Austrian film producer (1885-1951)

Arnold Pressburger (27 August 1885 - 17 February 1951) was an Austrian Jewish film producer who produced more than 70 films between 1913 and 1951. Pressburger was born in Pressburg, Austria-Hungary (now Bratislava, Slovakia) and died in Hamburg, Germany from a stroke.

In 1932, he set up the production company Cine-Allianz with Gregor Rabinovitch. The company enjoyed commercial success, but was subsequently expropriated from them by the Nazi government of Germany as part of the anti-Jewish policy.
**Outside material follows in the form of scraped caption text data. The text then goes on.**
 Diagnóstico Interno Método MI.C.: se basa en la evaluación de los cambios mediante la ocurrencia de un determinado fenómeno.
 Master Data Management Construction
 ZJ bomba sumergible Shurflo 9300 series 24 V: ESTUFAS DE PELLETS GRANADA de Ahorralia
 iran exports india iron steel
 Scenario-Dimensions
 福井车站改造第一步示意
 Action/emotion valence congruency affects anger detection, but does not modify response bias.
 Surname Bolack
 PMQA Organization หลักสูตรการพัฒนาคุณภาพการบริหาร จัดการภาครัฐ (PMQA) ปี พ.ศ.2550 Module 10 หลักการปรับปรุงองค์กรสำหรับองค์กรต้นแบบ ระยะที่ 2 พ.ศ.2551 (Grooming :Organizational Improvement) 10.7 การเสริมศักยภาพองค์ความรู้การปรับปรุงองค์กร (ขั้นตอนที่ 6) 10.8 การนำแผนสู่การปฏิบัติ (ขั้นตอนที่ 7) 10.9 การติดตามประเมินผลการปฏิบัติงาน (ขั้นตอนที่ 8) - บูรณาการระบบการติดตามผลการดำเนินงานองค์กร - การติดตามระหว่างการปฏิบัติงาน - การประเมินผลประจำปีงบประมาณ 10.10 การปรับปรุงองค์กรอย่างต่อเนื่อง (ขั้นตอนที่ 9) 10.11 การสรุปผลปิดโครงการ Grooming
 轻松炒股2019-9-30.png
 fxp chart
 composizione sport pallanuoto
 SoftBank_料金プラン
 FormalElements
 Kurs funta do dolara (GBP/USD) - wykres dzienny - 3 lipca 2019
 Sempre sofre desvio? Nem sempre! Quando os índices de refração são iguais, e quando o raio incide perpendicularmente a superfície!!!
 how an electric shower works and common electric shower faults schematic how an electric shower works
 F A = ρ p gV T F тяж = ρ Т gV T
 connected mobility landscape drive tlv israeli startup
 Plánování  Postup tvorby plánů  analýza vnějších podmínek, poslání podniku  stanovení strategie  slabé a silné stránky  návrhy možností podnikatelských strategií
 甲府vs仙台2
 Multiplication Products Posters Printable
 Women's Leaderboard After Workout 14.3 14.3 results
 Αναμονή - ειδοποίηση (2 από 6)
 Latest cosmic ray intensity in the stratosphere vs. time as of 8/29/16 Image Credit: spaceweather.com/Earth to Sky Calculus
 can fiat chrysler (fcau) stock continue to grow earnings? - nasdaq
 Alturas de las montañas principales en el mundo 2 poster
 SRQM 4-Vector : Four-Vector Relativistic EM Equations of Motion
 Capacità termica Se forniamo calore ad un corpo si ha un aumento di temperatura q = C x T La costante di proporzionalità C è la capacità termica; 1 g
He was not related to the Hungarian British filmmaker Emeric Pressburger.

He fled to England, and then to the U.S.A., via France. He produced movies in both France and the UK. He arrived in Hollywood in 1941. There, he founded 'Arnold Pressburger Films', a banner under which he was able to release more films.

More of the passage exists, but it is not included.